- [Work item A] Summarize the passage on dogs and fireworks in two sentences.
- [Work item B] Reproduce the passage on dogs and fireworks from "We live in Greater" up to and including "thunder or firearms.".
- [Work item C] Carry on the passage about dogs and fireworks from the point where it stops.

- [Document passage]
▬▬▬▬▬▬
Dogs And Fireworks.

The days are getting shorter, the leaves are tumbling from the trees and pretty soon the firework season will be upon us.

We live in Greater London and fireworks are no longer confined to one night, or even one weekend. They go off for months around here! They usually start in October, carry on through November and December and tail off after January.

We have a sound phobic collie so for him that’s 4 months of terror. Our poor old dog stays upstairs, either under our bed or in the shower(!), unless the fireworks are very close. Then he comes downstairs and sits pressed up against us and pants. 

I was worried that our younger dog would copy his behaviour and develop a sound phobia as well, but so far, she seems fine.

Our old dog is obviously frightened by fireworks but at least he’s not destructive in his efforts to hide from the noise. And he’s not alone. About 50% of the UK’s dogs suffer from noise phobia, the most common reactions are to fireworks, thunder or firearms.

Owners of sound phobic dogs often choose not to seek help for their pet’s condition, believing they will grow out of it. Only 4% of dogs do recover spontaneously; the rest suffer with each firework season and may get worse as time goes on.

But your four-legged friend doesn’t have to suffer. There are things you can do to help a sound phobic dog. When Bonfire Night is so close, there is no point in embarking on any long term therapy, as it’s crucial that patients are not exposed to their fears while undergoing treatment.
▬▬▬▬▬▬
- [Collected data]
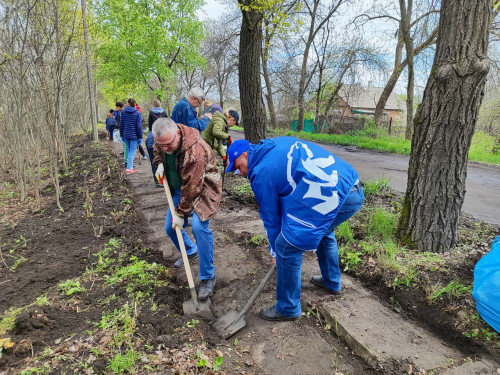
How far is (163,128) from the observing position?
243cm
▬▬▬▬▬▬
- [Response A] In Greater London, fireworks go off from October until they tail off after January, which means four months of terror for the writers' sound phobic collie, while their younger dog seems fine so far. About 50% of the UK's dogs suffer from noise phobia and only 4% recover spontaneously, but there are things owners can do to help, although long term therapy is pointless when Bonfire Night is so close.

- [Response B]
We live in Greater London and fireworks are no longer confined to one night, or even one weekend. They go off for months around here! They usually start in October, carry on through November and December and tail off after January.

We have a sound phobic collie so for him that’s 4 months of terror. Our poor old dog stays upstairs, either under our bed or in the shower(!), unless the fireworks are very close. Then he comes downstairs and sits pressed up against us and pants. 

I was worried that our younger dog would copy his behaviour and develop a sound phobia as well, but so far, she seems fine.

Our old dog is obviously frightened by fireworks but at least he’s not destructive in his efforts to hide from the noise. And he’s not alone. About 50% of the UK’s dogs suffer from noise phobia, the most common reactions are to fireworks, thunder or firearms.

- [Response C]
Short-term management is the way to go during Autumn. When fireworks are going off. don’t lock your dog in a small space or try and restrain them, as blind panic can make a dog destructive or aggressive. Provide them with unrestricted access to where ever they want to hide. Don’t attempt to comfort your pet, but try and stay relaxed as your dog will take behaviour cues from you. Stroking them and comforting noises will just reaffirm their belief that loud noises are something to be scared of.

Don’t forget that your vet can prescribe drugs that will can help a sound phobic dog cope.

ACP used to be the drug of choice for sedation of these dogs bu  it is no longer recommended.  We now know, that unless it is used at an extremely high dose, that it does nothing to lessen the impact of loud noises or reduce the animal’s level of anxiety. So, dogs treated with ACP may be immobilised, but they are completely aware of any sounds around them and respond emotionally as they would were they not sedated.  Because of this ACP can actually make a drugged dog’s phobia worse.

Your vet may prescribe Diazepam, which is useful for sound phobias, as at low doses it causes events to be less clearly remembered and so will not worsen your pets phobia. At higher doses it can make them less anxious and cause sedation. Alprazolam is another human drug that can be used to reduce anxiety and help a sound phobic dog forget an otherwise terrifying event. Both drugs can have variable onset of action and effects, so should be trialled first during a quiet, non-stressful time and a drugged dog should never be left home alone.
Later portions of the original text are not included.